Under certain conditions, too much metformin and repaglinide can cause lactic acidosis. Symptoms of lactic acidosis are severe and quick to appear and usually occur when other health problems not related to the medicine are present and are very severe, such as a heart attack or kidney failure. Call your doctor right away if you have abdominal or stomach discomfort, decreased appetite, diarrhea, fast, shallow breathing, general feeling of discomfort, muscle pain or cramping, nausea, or unusual sleepiness, tiredness, or weakness. .
Let your doctor or dentist know you are taking this medicine.
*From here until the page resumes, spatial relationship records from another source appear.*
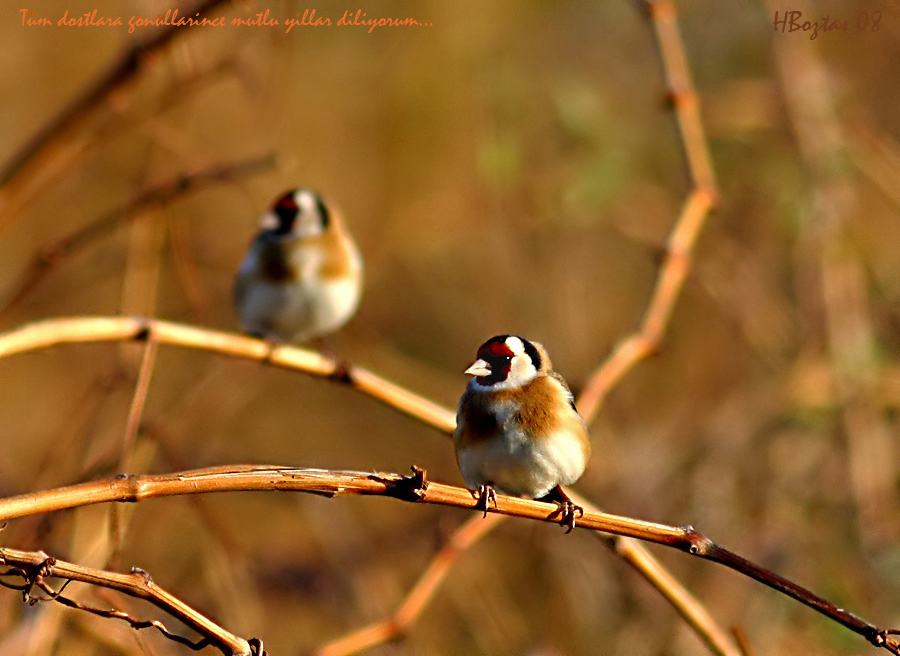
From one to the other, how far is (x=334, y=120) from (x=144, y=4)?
5.20 metres

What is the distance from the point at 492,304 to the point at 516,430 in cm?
349

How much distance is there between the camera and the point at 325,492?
5.33 feet

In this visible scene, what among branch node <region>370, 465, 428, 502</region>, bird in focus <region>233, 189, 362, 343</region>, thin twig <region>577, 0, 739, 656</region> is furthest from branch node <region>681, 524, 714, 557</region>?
bird in focus <region>233, 189, 362, 343</region>

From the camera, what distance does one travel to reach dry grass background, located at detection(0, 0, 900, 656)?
404 cm

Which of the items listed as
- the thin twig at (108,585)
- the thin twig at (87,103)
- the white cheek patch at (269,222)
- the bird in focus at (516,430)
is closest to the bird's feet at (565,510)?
the bird in focus at (516,430)

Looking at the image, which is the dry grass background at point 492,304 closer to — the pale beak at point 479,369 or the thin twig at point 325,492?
the pale beak at point 479,369

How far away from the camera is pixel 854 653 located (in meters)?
3.52

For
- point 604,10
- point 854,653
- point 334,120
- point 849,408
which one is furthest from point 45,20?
point 854,653

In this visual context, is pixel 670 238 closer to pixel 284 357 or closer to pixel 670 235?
pixel 670 235

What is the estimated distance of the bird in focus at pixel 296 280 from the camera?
4703 millimetres

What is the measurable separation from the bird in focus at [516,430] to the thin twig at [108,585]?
1.14 m

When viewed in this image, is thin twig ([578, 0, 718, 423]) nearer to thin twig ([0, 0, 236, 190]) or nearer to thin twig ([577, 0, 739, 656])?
thin twig ([577, 0, 739, 656])

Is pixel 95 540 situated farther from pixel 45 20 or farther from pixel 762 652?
pixel 45 20

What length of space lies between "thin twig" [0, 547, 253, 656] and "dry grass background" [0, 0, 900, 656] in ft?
4.46
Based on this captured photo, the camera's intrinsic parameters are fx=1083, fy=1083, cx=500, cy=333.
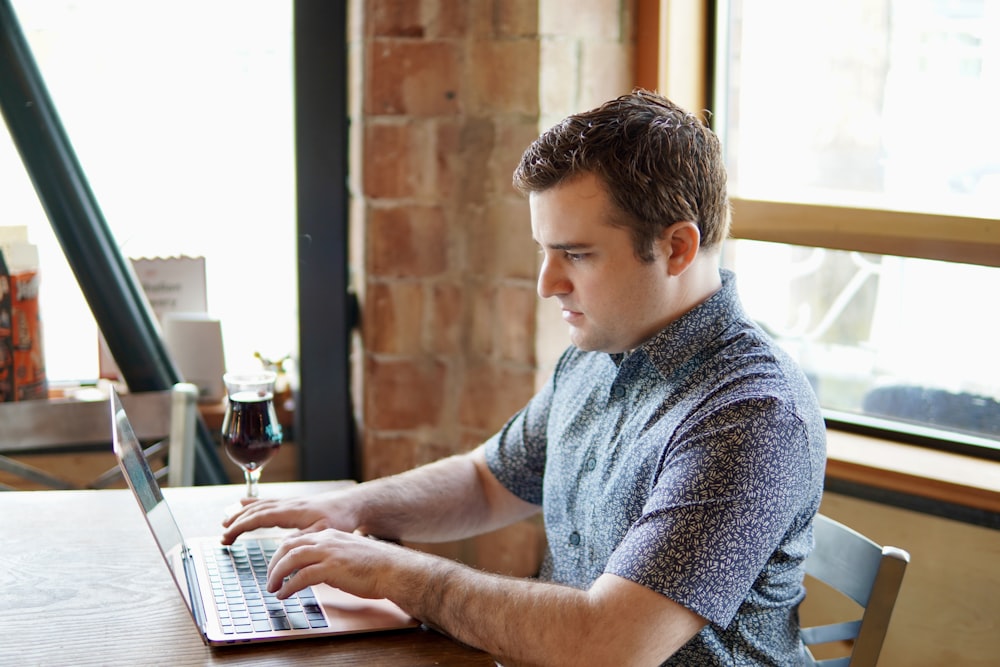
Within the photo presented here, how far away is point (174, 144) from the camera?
2480mm

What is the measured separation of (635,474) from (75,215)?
4.56 feet

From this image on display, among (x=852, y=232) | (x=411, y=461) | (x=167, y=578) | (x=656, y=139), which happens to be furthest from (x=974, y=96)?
(x=167, y=578)

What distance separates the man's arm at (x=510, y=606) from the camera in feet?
3.77

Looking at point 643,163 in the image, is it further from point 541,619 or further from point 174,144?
point 174,144

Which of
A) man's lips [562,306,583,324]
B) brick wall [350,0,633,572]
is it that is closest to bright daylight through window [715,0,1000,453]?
brick wall [350,0,633,572]

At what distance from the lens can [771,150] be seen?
2.13m

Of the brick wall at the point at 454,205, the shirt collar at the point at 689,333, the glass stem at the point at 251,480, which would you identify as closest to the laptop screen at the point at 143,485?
the glass stem at the point at 251,480

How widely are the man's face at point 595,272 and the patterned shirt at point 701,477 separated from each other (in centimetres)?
4

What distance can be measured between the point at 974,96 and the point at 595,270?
899 mm

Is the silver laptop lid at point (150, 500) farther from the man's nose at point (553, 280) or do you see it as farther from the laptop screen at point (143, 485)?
the man's nose at point (553, 280)

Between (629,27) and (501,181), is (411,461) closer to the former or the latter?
(501,181)

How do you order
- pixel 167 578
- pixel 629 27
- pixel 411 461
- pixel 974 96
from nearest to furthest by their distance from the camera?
pixel 167 578, pixel 974 96, pixel 629 27, pixel 411 461

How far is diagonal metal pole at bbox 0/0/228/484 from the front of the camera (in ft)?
7.08

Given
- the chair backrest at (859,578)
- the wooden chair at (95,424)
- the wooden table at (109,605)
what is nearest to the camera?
the wooden table at (109,605)
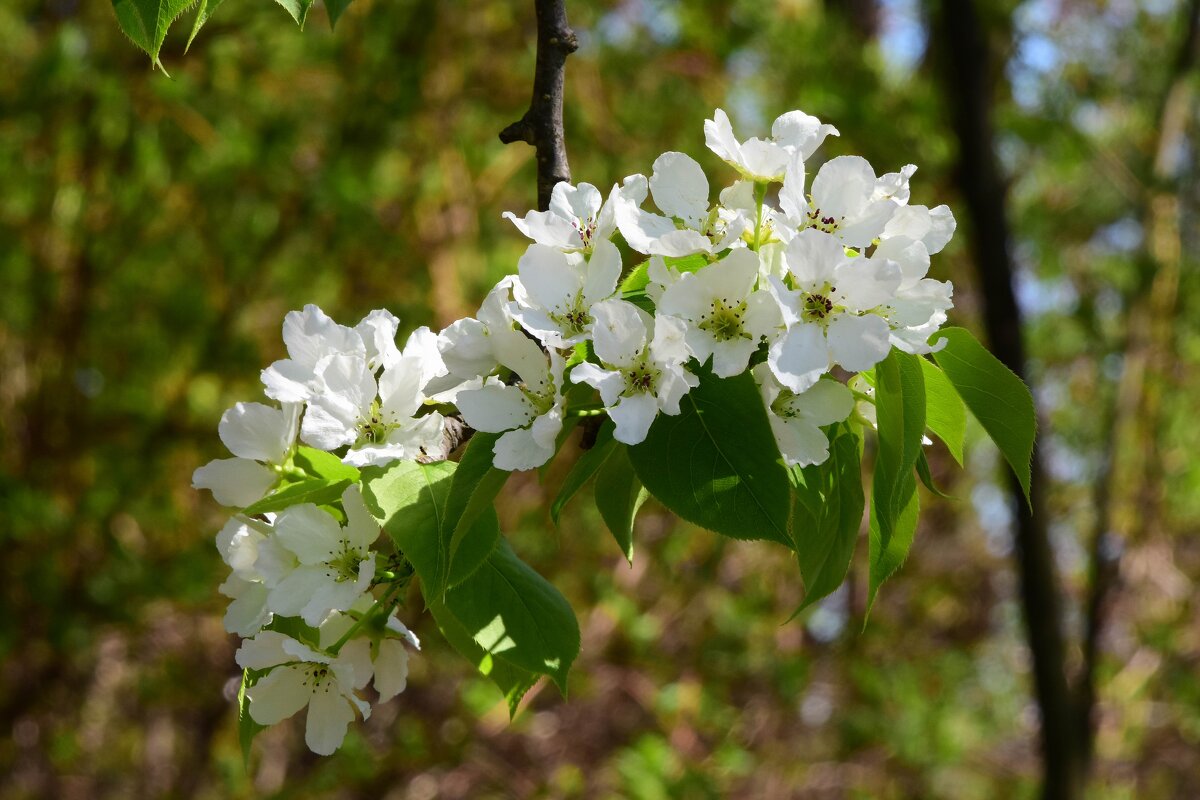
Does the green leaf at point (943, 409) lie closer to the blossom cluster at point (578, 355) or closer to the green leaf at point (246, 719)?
the blossom cluster at point (578, 355)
Your doctor may advise you to stop taking this medicine before you have major surgery or diagnostic tests (eg, x-rays, CT scans, and MRIs), especially tests that use a contrast dye.
This medicine may cause hypoglycemia (low blood sugar). This is more common when this medicine is taken together with certain medicines. Low blood sugar must be treated before it causes you to pass out (unconsciousness). People feel different symptoms of low blood sugar. It is important that you learn which symptoms you usually have so you can treat it quickly. Talk to your doctor about the best way to treat low blood sugar.
Hyperglycemia (high blood sugar) may occur if you do not take enough or skip a dose of your medicine, overeat or do not follow your meal plan, have a fever or infection, or do not exercise as much as usual. High blood sugar can be very serious and must be treated right away. It is important that you learn which symptoms you have in order to treat it quickly. Talk to your doctor about the best way to treat high blood sugar.